Specifying the bleed area and printers marks in PDF files


    Bleed is the amount of artwork that falls outside of the printing bounding box, or outside the crop marks and trim marks. You can include bleed in your artwork as a margin of error--to ensure that the ink extends all the way to the edge of the page after the page is trimmed or to ensure that an image can be stripped into a keyline in a document.
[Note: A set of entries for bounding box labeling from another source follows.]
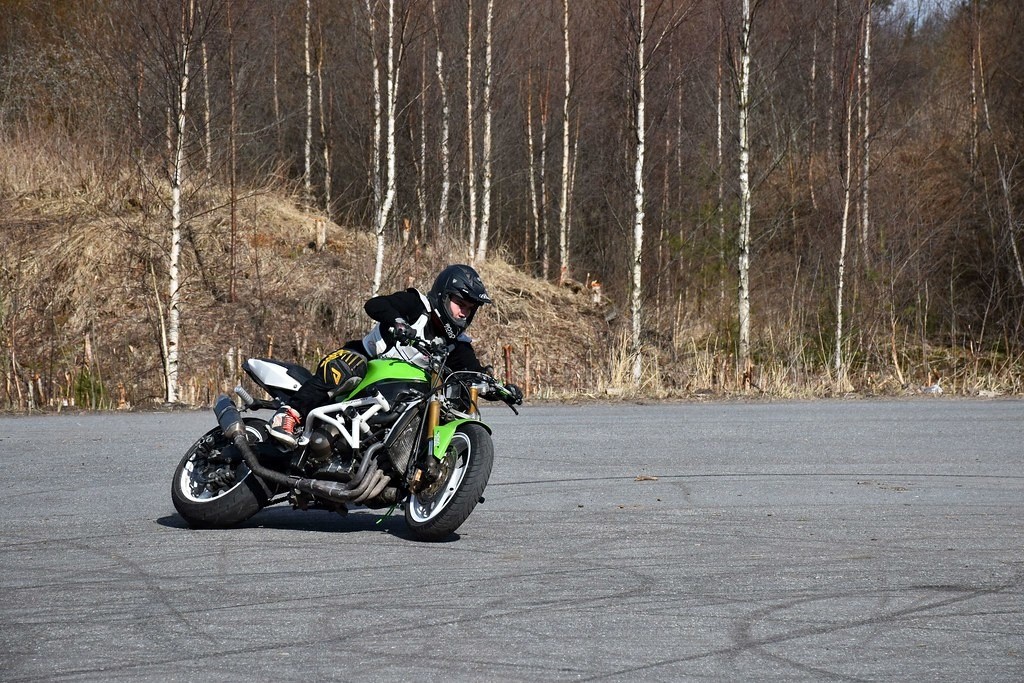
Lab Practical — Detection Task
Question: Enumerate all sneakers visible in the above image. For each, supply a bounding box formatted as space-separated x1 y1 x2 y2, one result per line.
265 406 302 446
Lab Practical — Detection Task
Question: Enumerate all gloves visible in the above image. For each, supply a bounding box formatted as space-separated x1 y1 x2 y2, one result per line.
394 317 417 346
497 384 523 405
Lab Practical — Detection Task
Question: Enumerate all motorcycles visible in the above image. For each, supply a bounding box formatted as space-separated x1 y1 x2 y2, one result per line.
171 327 522 541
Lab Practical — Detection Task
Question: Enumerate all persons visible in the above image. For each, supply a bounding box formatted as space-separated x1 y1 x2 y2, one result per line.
263 264 524 512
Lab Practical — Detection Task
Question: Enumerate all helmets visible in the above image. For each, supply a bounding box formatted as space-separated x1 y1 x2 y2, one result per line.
427 264 492 340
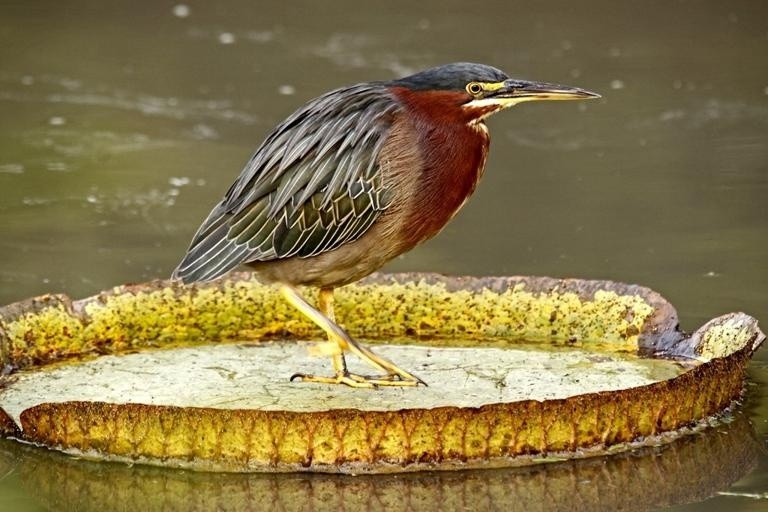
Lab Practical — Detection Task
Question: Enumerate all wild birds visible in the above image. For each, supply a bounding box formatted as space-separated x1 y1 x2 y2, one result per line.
169 61 603 392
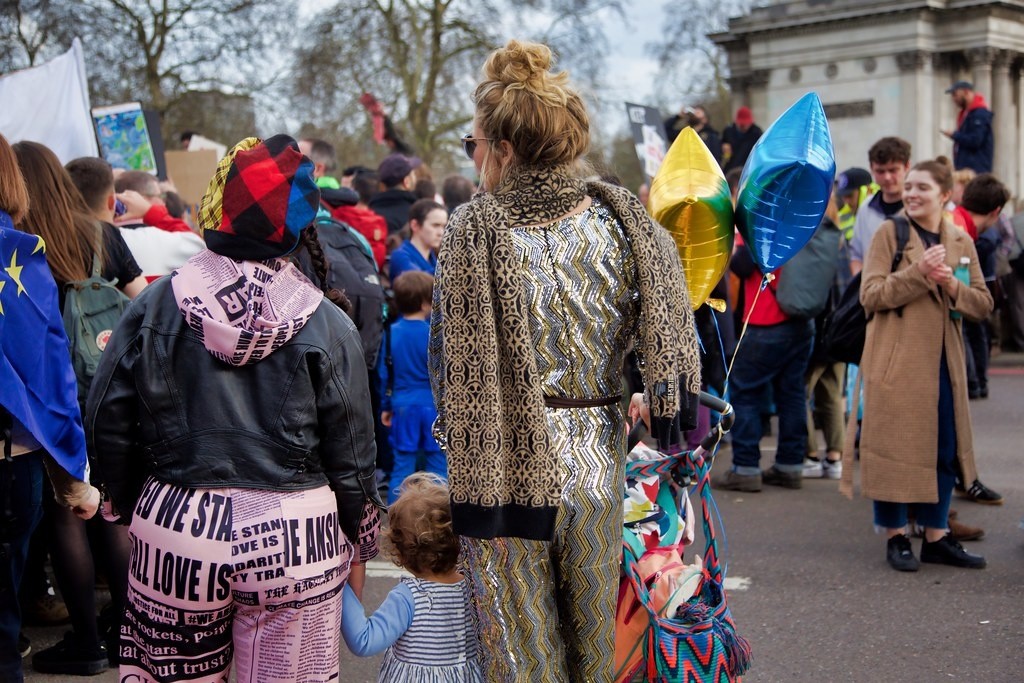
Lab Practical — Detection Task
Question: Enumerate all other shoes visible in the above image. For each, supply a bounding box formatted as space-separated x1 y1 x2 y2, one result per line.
822 460 842 479
801 458 823 477
970 389 989 399
40 602 70 627
17 632 31 658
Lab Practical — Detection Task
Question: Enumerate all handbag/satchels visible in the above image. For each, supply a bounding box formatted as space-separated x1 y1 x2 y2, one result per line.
776 215 841 319
642 586 754 683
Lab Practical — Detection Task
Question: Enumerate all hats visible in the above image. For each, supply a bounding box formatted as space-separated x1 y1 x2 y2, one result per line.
836 167 872 196
377 154 421 186
736 107 752 125
945 82 972 94
196 134 320 260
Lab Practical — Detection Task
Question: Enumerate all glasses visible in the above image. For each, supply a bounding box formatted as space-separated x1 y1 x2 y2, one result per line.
142 194 167 202
461 134 496 160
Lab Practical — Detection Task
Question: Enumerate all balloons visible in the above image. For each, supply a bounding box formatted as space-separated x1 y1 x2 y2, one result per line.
734 91 836 283
649 120 738 318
    The Marks & Bleed area of the Adobe PDF Options dialog box lets you specify the extent of the bleed and add a variety of printers marks to the file.

    All Printer's Marks

    Enables all printers marks (Trim Marks, Registration Marks, Color Bars, and Page Information) in the PDF file.

    Printer Mark Type

    Lets you choose Roman printers marks, or Japanese marks for pages printed in Asian languages.

    Trim Marks

    Places a mark at each corner of the trim area to indicate the PDF trim box boundaries.

    Trim Mark Weight

    Determines the stroke weight of the trim marks.

    Registration Marks

    Places marks outside the crop area for aligning the different separations in a color document.

    Offset

    Determines the distance of all printer's marks from the edge of the artboard. The trim marks are at the edge of the space determined by the offset.

    Color Bars

    Adds a small square of color for each spot or process color. Spot colors converted to process colors are represented using process colors. Your service provider uses these marks to adjust ink density on the printing press.

    Page Information

    Places page information outside the crop area of the page. Page information includes the filename, page number, current date and time, and color separation name.

    Bleed Top, Bottom, Left, Right

    Controls the bleeds for the artwork. When the Link Bleeds icon button is selected, these four values are proportional--editing one will update the values in the other three.